• **Task instructions**: An exact copy of the lines from the start of the material below through the line containing "Repair of Steel" is the required answer, and it includes no pictures.

== Dataset extract ==

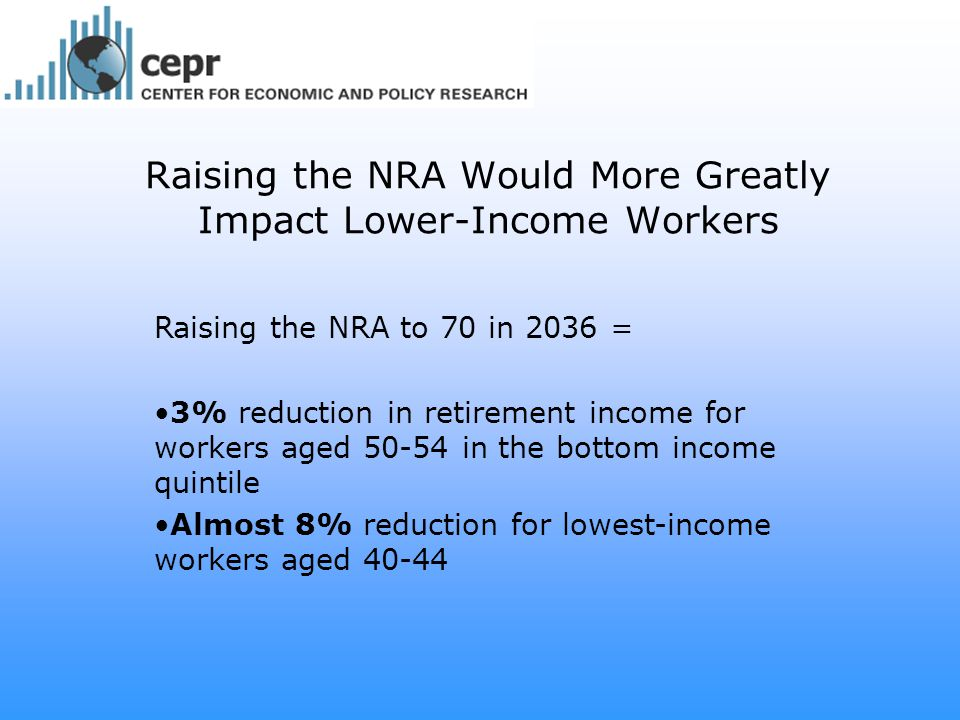 Percentage Change in Annual Income due to Raising the NRA, 40-44 Age Cohort, by Income Quintile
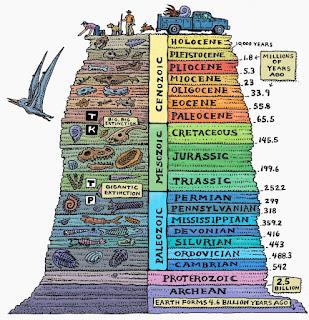 Image result for geologic timeline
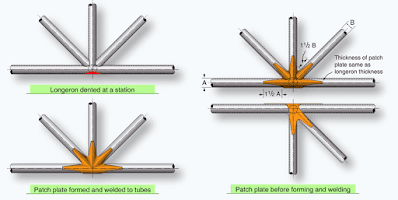 Repair of Steel Tubing Aircraft Structure by Welding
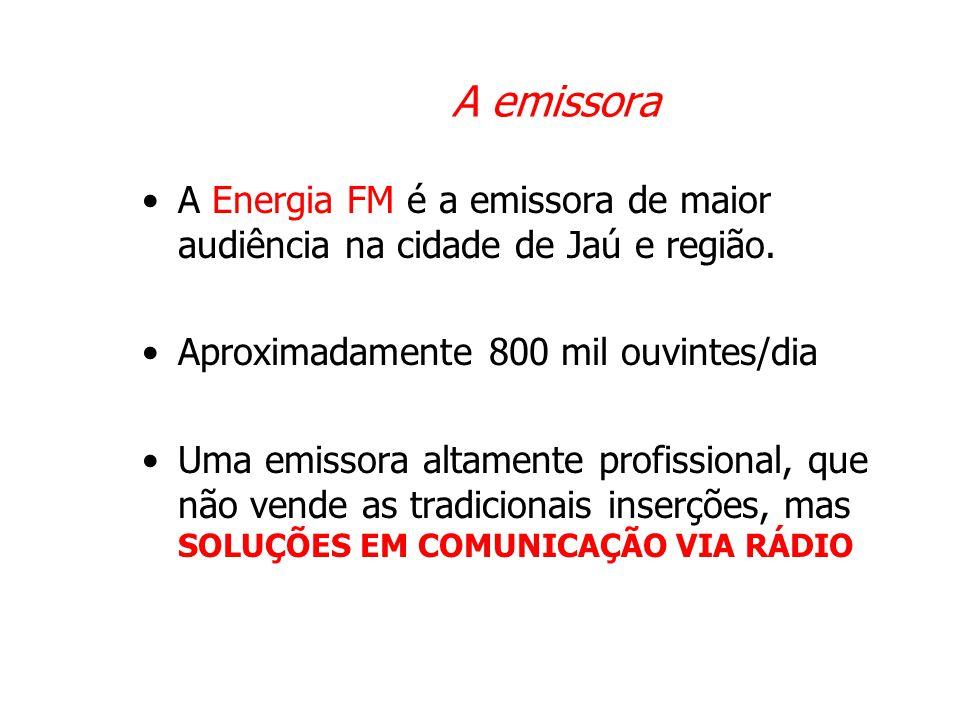 A emissora A Energia FM é a emissora de maior audiência na cidade de Jaú e região. Aproximadamente 800 mil ouvintes/dia.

===

• **Task result**:
 Percentage Change in Annual Income due to Raising the NRA, 40-44 Age Cohort, by Income Quintile
 Image result for geologic timeline
 Repair of Steel Tubing Aircraft Structure by Welding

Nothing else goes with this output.